Questa precarietà pesa non solo sulle persone con disabilità, ma anche sulle loro famiglie. Come evidenziato già anni fa dal Censis, molte famiglie si sentono sempre più sole nel progettare il futuro dei propri figli. Se il 30-40% dei genitori di bambini e ragazzi con sindrome di Down fino ai 15 anni immagina per loro una vita autonoma o semi-autonoma, questa percentuale scende drasticamente al 12% quando i figli diventano maggiorenni. La stessa dinamica si riscontra tra le famiglie con figli autistici: il 23% spera in un futuro di autonomia per loro, ma questa fiducia crolla al 5% dopo i 21 anni.
Per provare a cambiare questa realtà, in Italia è nato un progetto innovativo: per la prima volta, una società sportiva, l’Accademia di Calcio Integrato, ha avviato un percorso di formazione professionale per sei giovani con disabilità intellettiva. Il progetto, finanziato con i fondi dell’8×1000 della Chiesa Valdese, ha permesso ai partecipanti di seguire un corso online della Federazione Italiana Paralimpica degli Intellettivo Relazionali, ottenendo la qualifica di assistente istruttore. Grazie al supporto di due tutor – una psicologa dello sport e un’istruttrice laureata in scienze motorie – questi giovani hanno completato la formazione di 16 ore e ora stanno iniziando un tirocinio retribuito di cinque mesi.

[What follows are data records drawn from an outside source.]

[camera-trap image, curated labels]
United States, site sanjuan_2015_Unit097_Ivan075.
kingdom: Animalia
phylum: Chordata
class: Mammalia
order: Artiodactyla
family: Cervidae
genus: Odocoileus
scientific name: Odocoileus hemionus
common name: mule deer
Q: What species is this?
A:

Si tratta di un modello di inclusione che potrebbe aprire nuove strade. Fino a oggi, i progetti di inserimento lavorativo per persone con disabilità intellettiva si sono concentrati soprattutto sulla ristorazione e l’accoglienza turistica. Ma lo sport, per molti di loro, è già uno spazio di socializzazione e crescita, un luogo dove hanno costruito legami con coetanei e familiari. Perché, allora, non trasformarlo in un’opportunità professionale? Con la giusta formazione, questi giovani potrebbero diventare assistenti allenatori nel calcio, nel basket e in altre discipline, contribuendo attivamente alla vita delle società sportive.
In Italia ci sono migliaia di realtà sportive, alcune piccole, altre molto strutturate, che potrebbero cogliere questa opportunità offerta dalla Fisdir per dare un futuro lavorativo a tanti ragazzi e ragazze con disabilità intellettiva appassionati di sport. Il progetto dell’Accademia di Calcio Integrato dimostra che è possibile: ora serve che altre realtà seguano questo esempio, trasformando la passione in un vero percorso professionale.